__Source excerpt__
<<<<

Problems come in all shapes and sizes. I've been involved in all kinds of investigations, from those dealing with something as mundane a chronic lack of hot water in a shower facility, to something as critical as a software error that caused non-conservative miscalculations of reactor operating limits. I've even been involved in a fairly significant event before, which my "friends" keep reminding me about even though such remembrances cause me great pain and embarrassment. Sometimes, though, an event comes along that really drives home the value of doing a thorough incident investigation and root cause analysis.
It's actually kind of surprising to see how a major event evolves, even when you're expecting to find problems. Sometimes, you find one big problem that clearly led to a significant consequence. Other times, there are many smaller problems of only moderate consequence individually, that combine to create a huge issue. I personally find that it is these types of events that maximize the learning potential for an organization, because they tend to shine a spot-light on cross-cutting issues that are contributing to problems everyday.
I was recently involved in an investigation on just such an issue. The actual consequence was pretty serious; the potential consequence was very serious, from a financial standpoint. In the end, there was no single magic bullet that caused the problem, but many smaller issues scattered throughout the organization like buckshot. I'm not going to provide any details about the event, but I did want to share the following, which I included in the final report as an "evaluator comment" -- this has been modified to remove any specific details.
It is very easy to look back on this event, with the laser-like precision of 20/15 hindsight, and pick out all the flaws that occurred over time. This is fine, because the goal of this investigation is learning and continuous improvement. However, it must be recognized that the people involved in this event did not intentionally set out to cause this problem, and did not have knowledge of the future. If their decisions or work practices were deficient in some way, it is because the system allowed these deficiencies to exist.

>>>>

__Given data__
<<<<

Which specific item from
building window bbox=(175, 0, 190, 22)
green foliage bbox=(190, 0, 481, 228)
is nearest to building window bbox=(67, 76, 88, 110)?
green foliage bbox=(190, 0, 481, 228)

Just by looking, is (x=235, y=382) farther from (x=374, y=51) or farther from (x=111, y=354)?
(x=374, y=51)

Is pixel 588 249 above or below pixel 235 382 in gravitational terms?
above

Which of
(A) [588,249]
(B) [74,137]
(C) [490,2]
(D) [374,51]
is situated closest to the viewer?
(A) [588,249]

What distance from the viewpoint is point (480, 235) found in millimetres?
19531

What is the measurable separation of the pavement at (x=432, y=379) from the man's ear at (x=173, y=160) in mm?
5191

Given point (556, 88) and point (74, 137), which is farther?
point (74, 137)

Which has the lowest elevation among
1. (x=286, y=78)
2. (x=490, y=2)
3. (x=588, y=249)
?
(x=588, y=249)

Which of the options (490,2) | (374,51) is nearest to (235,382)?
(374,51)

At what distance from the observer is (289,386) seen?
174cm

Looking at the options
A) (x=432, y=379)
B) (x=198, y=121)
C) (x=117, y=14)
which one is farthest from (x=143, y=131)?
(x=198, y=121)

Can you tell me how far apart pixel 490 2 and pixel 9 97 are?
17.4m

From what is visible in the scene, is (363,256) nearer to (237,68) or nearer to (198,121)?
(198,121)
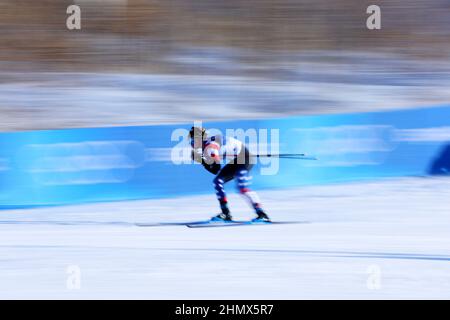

>>>>

__Goal__
Can you print, word for word, the part of the incident investigation post between "It is very easy" and "deficiencies to exist.", inclusive?

__Reply__
It is very easy to look back on this event, with the laser-like precision of 20/15 hindsight, and pick out all the flaws that occurred over time. This is fine, because the goal of this investigation is learning and continuous improvement. However, it must be recognized that the people involved in this event did not intentionally set out to cause this problem, and did not have knowledge of the future. If their decisions or work practices were deficient in some way, it is because the system allowed these deficiencies to exist.